Setup GPU specific packages on Linux
This section outlines the packages you need to setup in order for CNTK to leverage NVIDIA GPUs.
Checking your GPU compatibility and getting the latest driver
You need a CUDA-compatible graphic card available to use CNTK GPU capabilities. You can check whether your card is CUDA-compatible here and here (for older cards). Your GPU card Compute Capability (CC) must be 3.0 or more.
If you have the required card, install the latest driver:
Select your card and download the driver pack from here (usually available as
.run
file)If your X Windows manager is running, the driver installation will likely fail. Open a remote terminal session to your machine and stop the X Windows manager. Refer to your platform documentation for the exact commands.
Example: for Ubuntu, use the following command (assuming lightdm
is your X Windows manager):
sudo stop lightdm
- Install the driver as in the example below (note that the file name may be different for your system):
sudo chmod +x ./NVIDIA-Linux-x86_64-384.111.run
sudo ./NVIDIA-Linux-x86_64-384.111.run
We recommend accepting the default installation options
Note that the driver installation program may complain about nouveau kernel driver. Refer to your platform documentation for instructions for disabling it. For Ubuntu you may use this set of instructions.
- If stopped during the steps above, start X Windows manager. Refer to your platform documentation for the exact commands.
Example: for Ubuntu, use the following command (in case of lightdm
as your X Windows manager):
sudo start lightdm
CUDA 9
The procedure below explains how to install CUDA using .run
file distribution. You can also use DEB
or RPM
packages installation. You will find the package for your system at NVIDIA CUDA 9.0 Download page and installation instructions in CUDA Online Documentation.
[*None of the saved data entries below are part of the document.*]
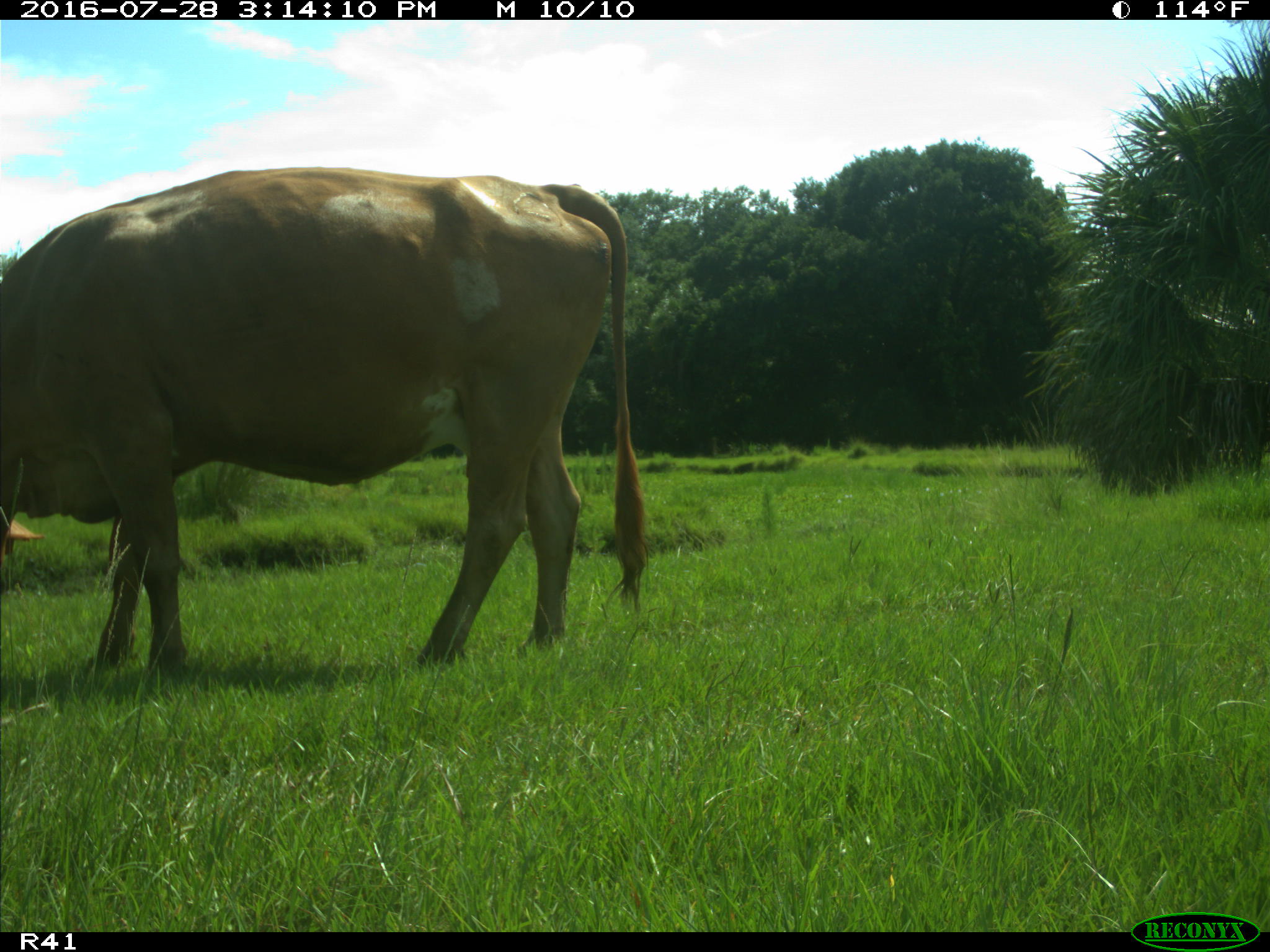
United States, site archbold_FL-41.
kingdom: Animalia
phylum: Chordata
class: Mammalia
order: Artiodactyla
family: Bovidae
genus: Bos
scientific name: Bos taurus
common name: domestic cow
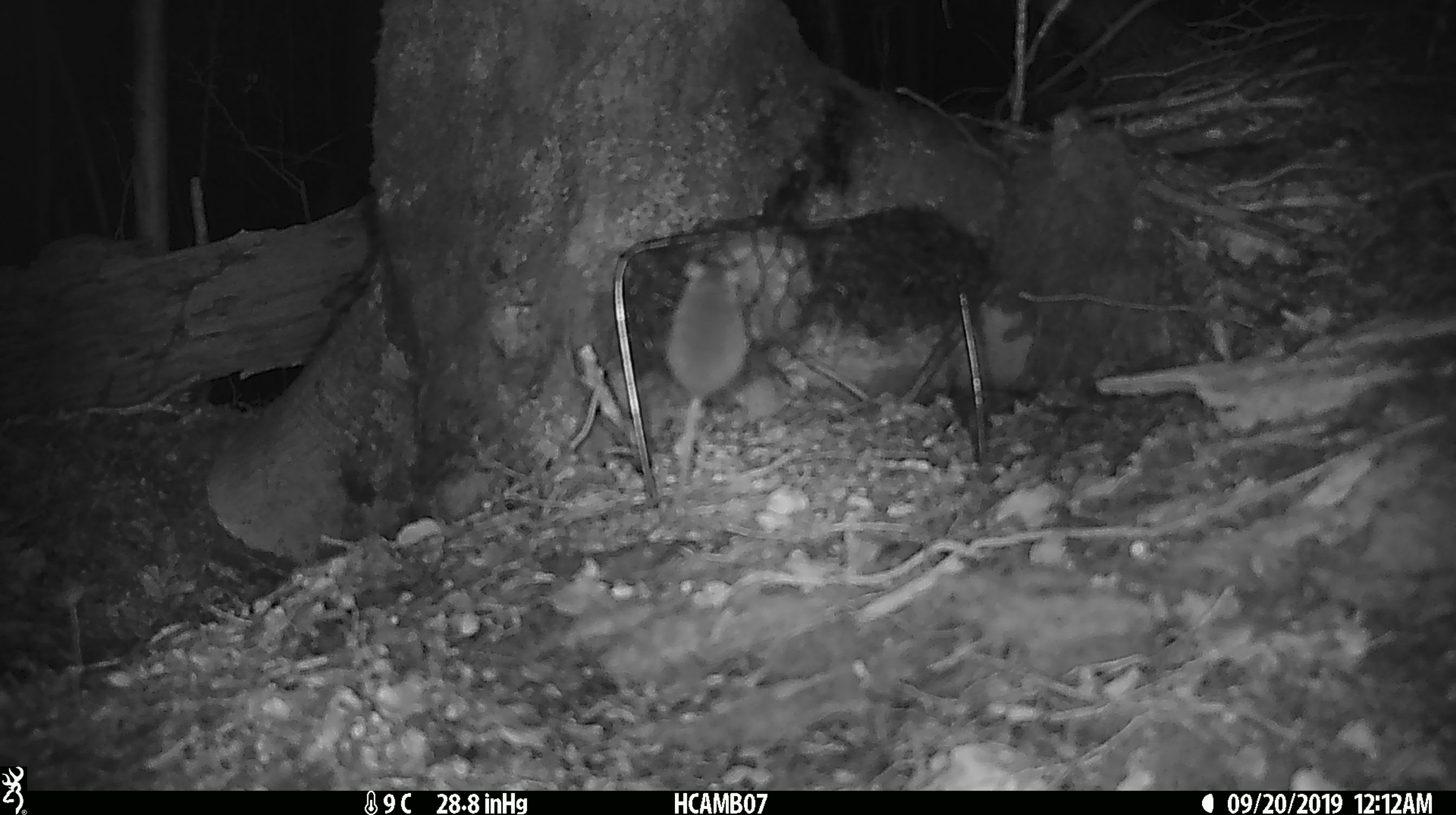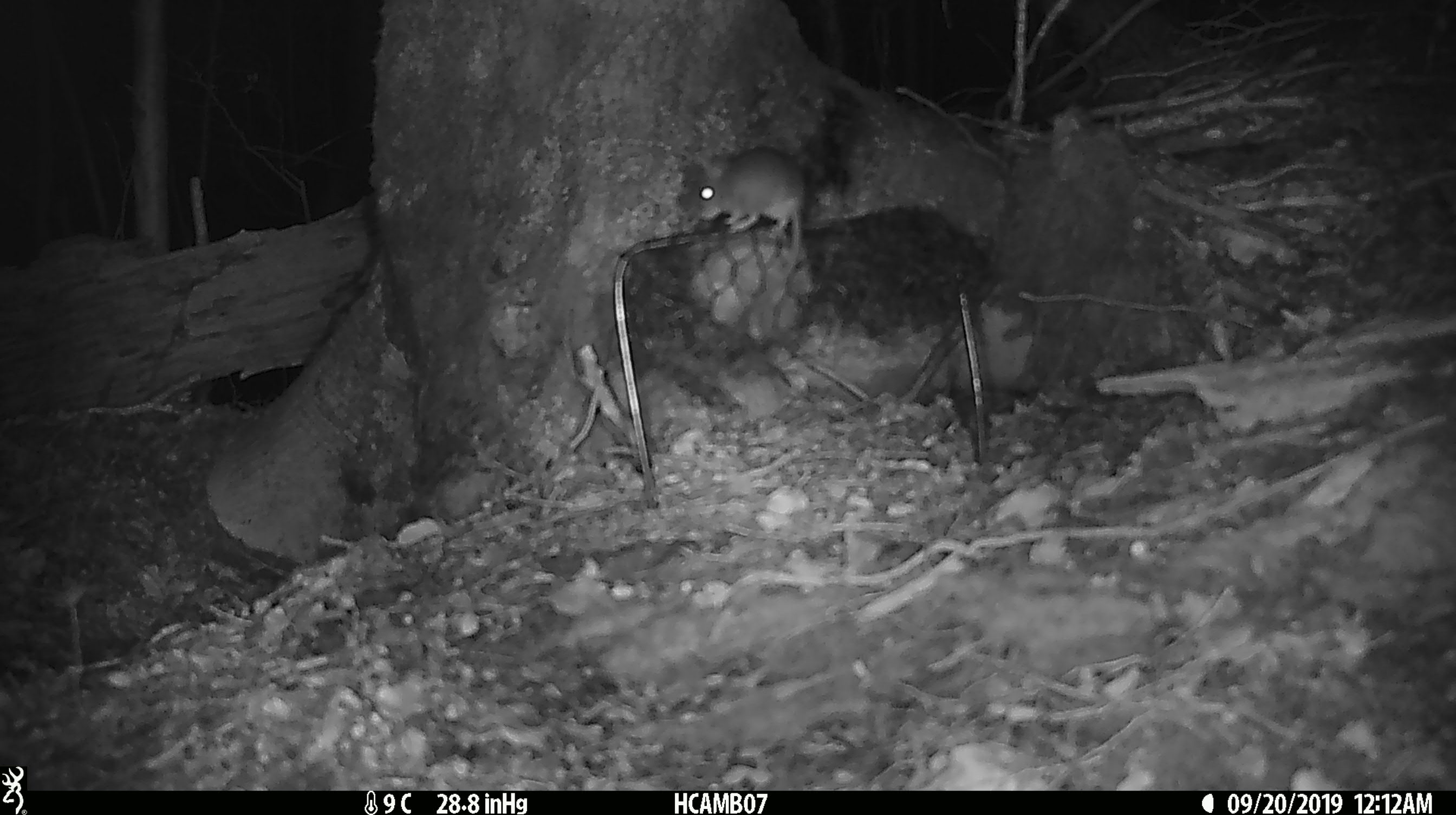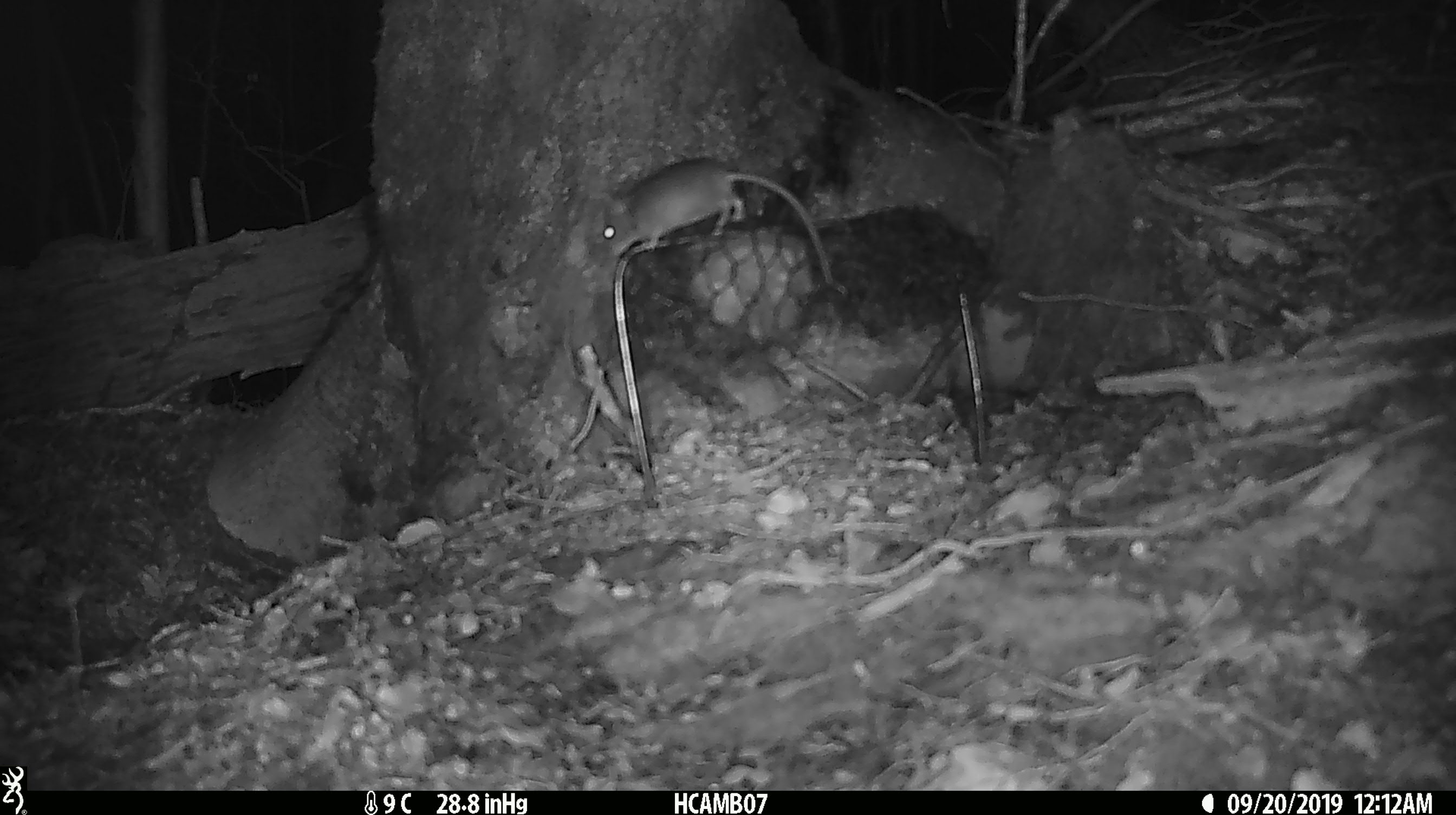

Download and install the NVIDIA CUDA 9.0 Toolkit:
Find the
.run
file for your platform here and download it.If your X Windows manager is running, the installation will likely fail. Open a remote terminal session to your machine and stop the X Windows manager. Refer to your platform documentation for the exact commands.
Example: for Ubuntu use the following command (in case of lightdm
as your X Windows manager):
sudo stop lightdm
- Install the CUDA 9.0 Toolkit (note that the
.run
file name may be different for your system):
chmod +x ./cuda_9.0.176_384.81_linux.run
sudo ./cuda_9.0.176_384.81_linux.run
When prompted by the installer:
Install NVIDIA Accelerated Graphics Driver for Linux-x86_64 384.81?
(y)es/(n)o/(q)uit:
Select no
if you have already installed the latest driver by performing the steps in the previous section. If you have not done it, select yes
, but we strongly recommend updating to the latest driver after installing CUDA toolkit.
If you declined the driver installation from the CUDA 9.0 package, you will get the following warning at the end of the installation:
***WARNING: Incomplete installation! This installation did not install the CUDA Driver. A driver of version at least 384.00 is required for CUDA 9.0 functionality to work.
To install the driver using this installer, run the following command, replacing <CudaInstaller> with the name of this run file:
sudo <CudaInstaller>.run -silent -driver
Ignore this warning.
If stopped during the steps above, start X Windows manager. Refer to your platform documentation for exact commands.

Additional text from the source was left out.